I have a question regarding Q51 of CFA Official Mock AM - Q51

[question removed by moderator]

--------------------- To be honest, I do not really understand the comments and the solution explained, for the following points:

  • An FRA has two counterparties, a fixed rate receiver that is short Euribor and a floating rate receiver that is long Euribor. When you are a floating receiver (long FRA), you pay the fixed rate (you will borrow money at rate expiration). What does that mean to be long/short Euribor? - The party that is long a 3 × 9 FRA must make a Euribor deposit in three months and earns the Euribor rate for the subsequent six months.” According to the theory when you are long FRA, you pay fixed and receive floating. You borrow money ( you do not make a deposit ). You will borrow money, you enter in a FRA in order to protect yourself from interest rate increase. Can you help and explain?

Any idea guys?

I cannot, but I figured out a reasoning after having looked at the answer.

Long FRA (pay FRA receive Euribor) means that you are long Euribor because you gain when Euribor increases.

And the contrary.

The deposit stuff again comes from looking at it from the Euribor and not FRA angle. You will receive Euribor for your “deposit” which in reality you do not have to make.

Would be happy if someone confirmed the above, as I said it is just my reasoning after looking at this terrible question and answer.

from my understanding, you do not need to “commit” to the FRA at the expiration and no cash flow exchange is needed on inception unlike swaps.

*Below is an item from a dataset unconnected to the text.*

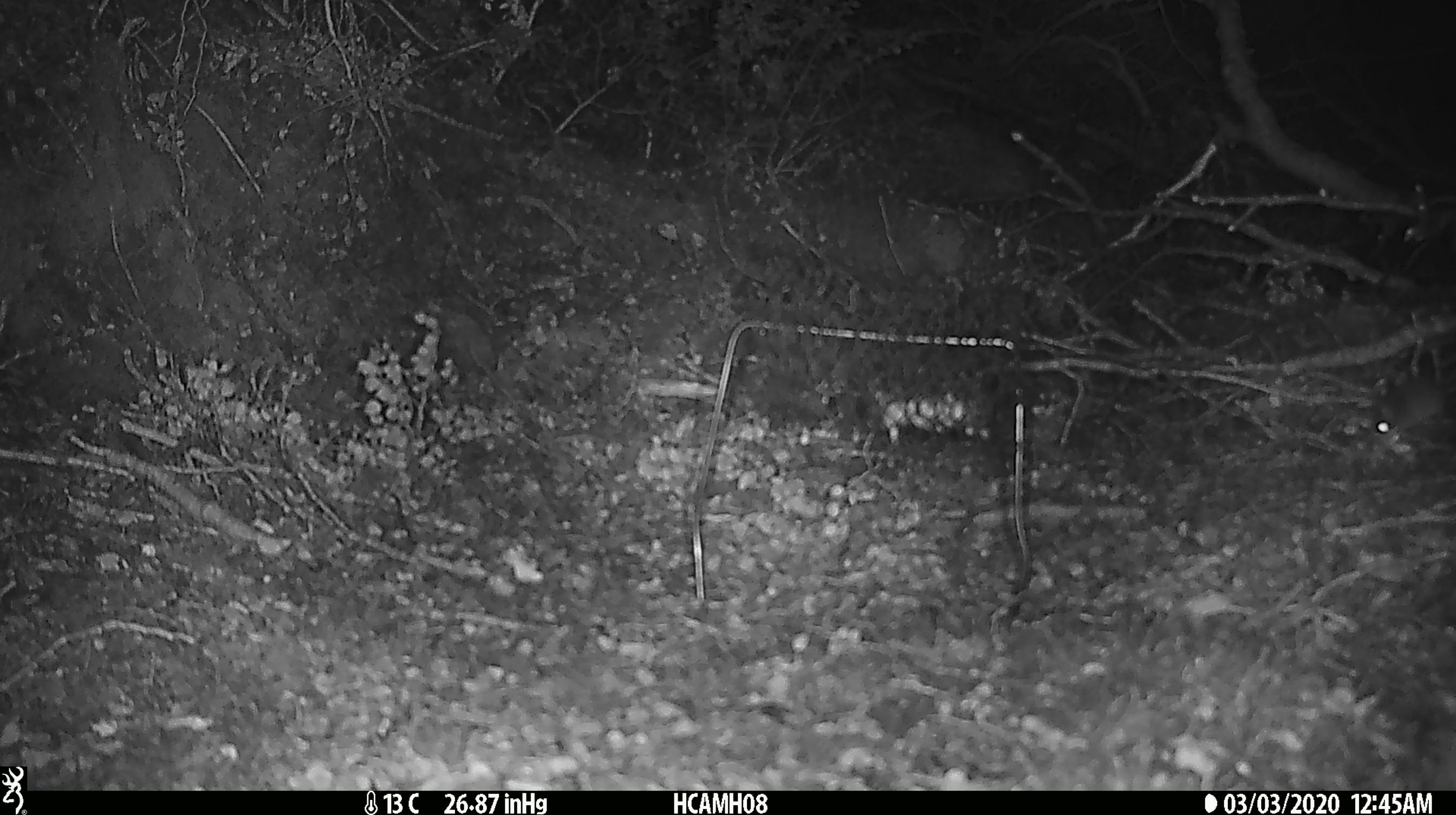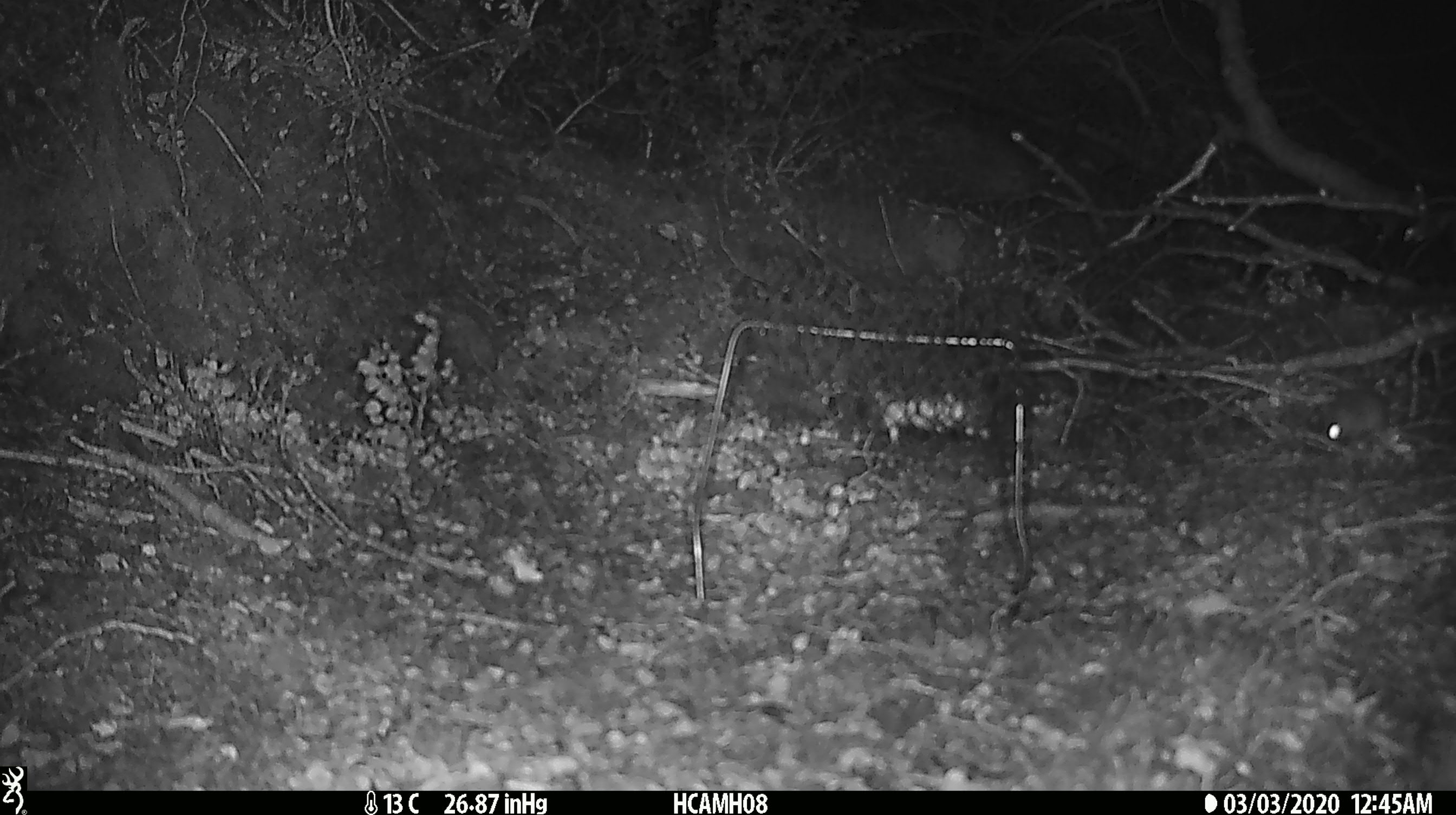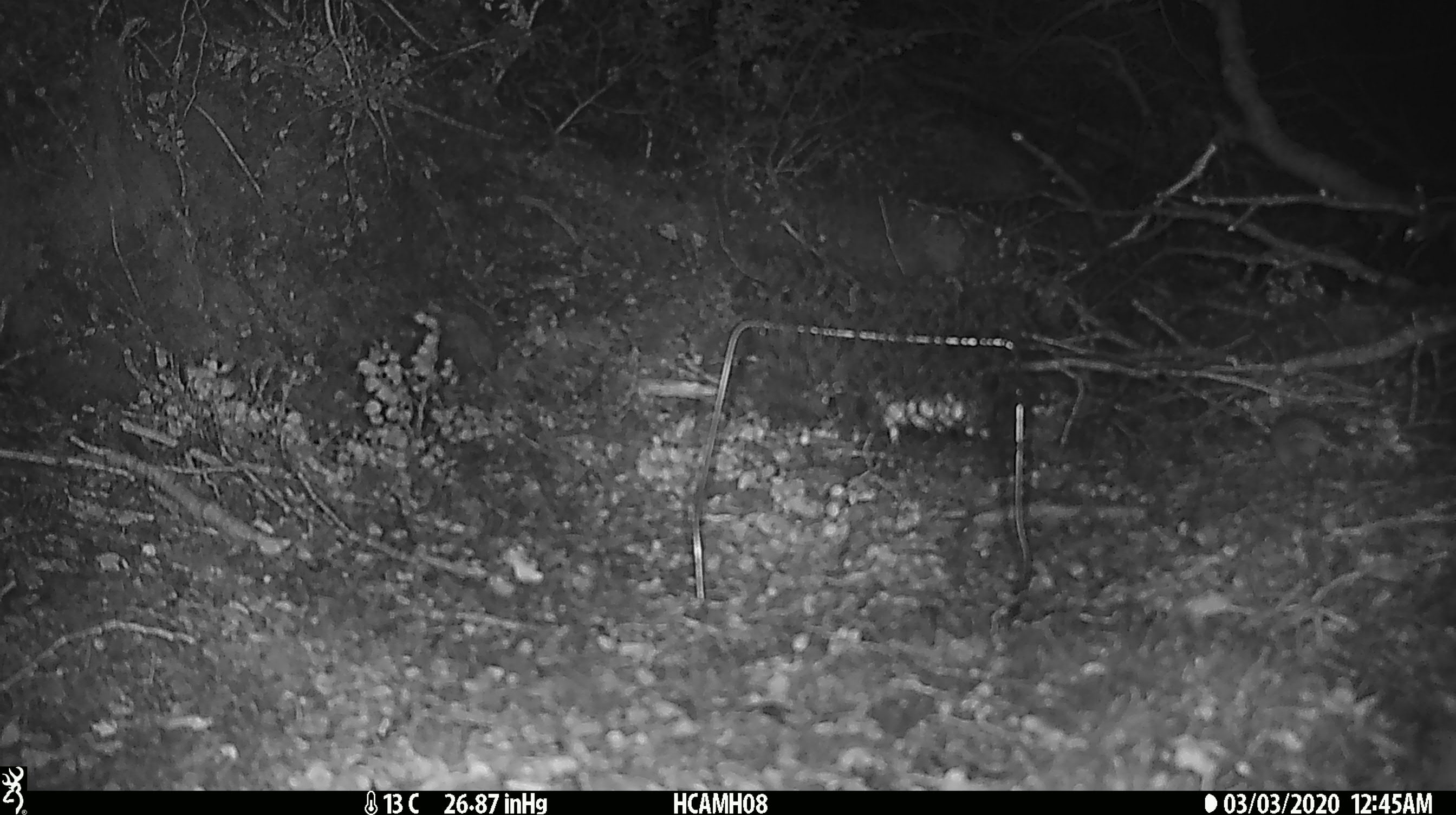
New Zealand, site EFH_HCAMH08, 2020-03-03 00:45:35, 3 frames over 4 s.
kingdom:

you can just settle any “gains” or “losses” with cash.

Additional question: The question is specifically in that “An FRA has two counterparties, a fixed rate receiver that is short Euribor and a floating rate receiver that is long Euribor.” - I recognised this too as wrong since FRAs should not always be on EURIBOR, should they?

But in case of the vignette it is on Euribor and hence the statement is correct. You can replace Euribor for whatever floating rate you like. Just happens that in this case it is Euribor.